Congratulations on the new truck. Glad you knew when to call it quits. I wish you luck with what's next in life. Hopefully you still get on from time to time to keep passing on all that experience.


----------



## thelettuceman (Nov 23, 2010)

JMH: Thank you for the kind words. I always kept it simple. Small driveways and small parking lots. Most Residential and some Commercial.

After 38 years, I still don't have the knowledge or equipment to bid on the big stuff.

Good luck to you.


----------



## Philbilly2 (Aug 25, 2007)

Good for you!

It is better on the other side... looking out the window in the middle of a snow storm telling the old lady to go get another log for the fire as it looks terrible out there... then closing the blinds and not caring at all.


----------



## thelettuceman (Nov 23, 2010)

Philbilly: Could not have said it better then you!!!


----------



## Randall Ave (Oct 29, 2014)

Good luck in all your ventures. I myself am pushing 60. I also am going to start to slowly scale things back.


----------



## leolkfrm (Mar 11, 2010)

buy yourself a dump trailer for scrap, keeps the new truck looking good and saves the back for unloading


----------



## FredG (Oct 15, 2012)

Randall Ave said:


> Good luck in all your ventures.

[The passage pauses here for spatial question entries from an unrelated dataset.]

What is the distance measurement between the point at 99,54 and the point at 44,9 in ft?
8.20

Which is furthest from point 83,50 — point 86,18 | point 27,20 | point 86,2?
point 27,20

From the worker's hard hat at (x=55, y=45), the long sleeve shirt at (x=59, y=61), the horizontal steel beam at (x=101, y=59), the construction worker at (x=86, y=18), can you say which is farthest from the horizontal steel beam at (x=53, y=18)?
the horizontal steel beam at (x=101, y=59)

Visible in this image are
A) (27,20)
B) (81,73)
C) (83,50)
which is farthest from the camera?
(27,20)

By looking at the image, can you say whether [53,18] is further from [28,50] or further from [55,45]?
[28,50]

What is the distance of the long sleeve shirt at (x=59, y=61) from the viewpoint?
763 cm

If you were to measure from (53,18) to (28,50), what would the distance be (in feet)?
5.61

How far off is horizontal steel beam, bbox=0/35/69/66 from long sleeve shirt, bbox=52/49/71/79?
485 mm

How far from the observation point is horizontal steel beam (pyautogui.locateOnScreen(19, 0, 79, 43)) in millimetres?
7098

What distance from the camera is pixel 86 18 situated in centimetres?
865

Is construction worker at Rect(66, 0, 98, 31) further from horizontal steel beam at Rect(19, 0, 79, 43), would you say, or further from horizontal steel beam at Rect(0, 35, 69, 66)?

I myself am pushing 60. I also am going to start to slowly scale things back.


X3 Definitely not trying to bid more snow work, If I had some Family that was interested maybe. Moving snow and everything that goes with it is tuff and not for your average person. It has a high failure rate.


----------



## shawn_ (Jan 19, 2014)

Goodluck on you're new adventure!


----------



## thelettuceman (Nov 23, 2010)

Randall: Thanx for the good luck shout out
leolkfrm: Had a LineX put in. Not worried about the truck. Thank you for the suggestion
FredG: Thank you
Shawn: Thank You


----------



## FredG (Oct 15, 2012)

You still have the hauling and removal business to keep your mind and body active. Keep going a little I seen some guys call it quits and there mind and body deteriorate. Retiring is not that easy unless you have a plan. Even if it's playing hard. lol


----------



## thelettuceman (Nov 23, 2010)

I seen some guys call it quits and there mind and body deteriorate.

Fred: I've seen this played out many times and unfortunately death follows rather quickly. I plan to keep going until I cannot. Thank you for posting.


----------



## Randall Ave (Oct 29, 2014)

thelettuceman said:


> I seen some guys call it quits and there mind and body deteriorate.
> 
> Fred: I've seen this played out many times and unfortunately death follows rather quickly. I plan to keep going until I cannot. Thank you for posting.


From what I've read, your stepping away from snow, not working altogether. Stay busy, you'll be fine.


----------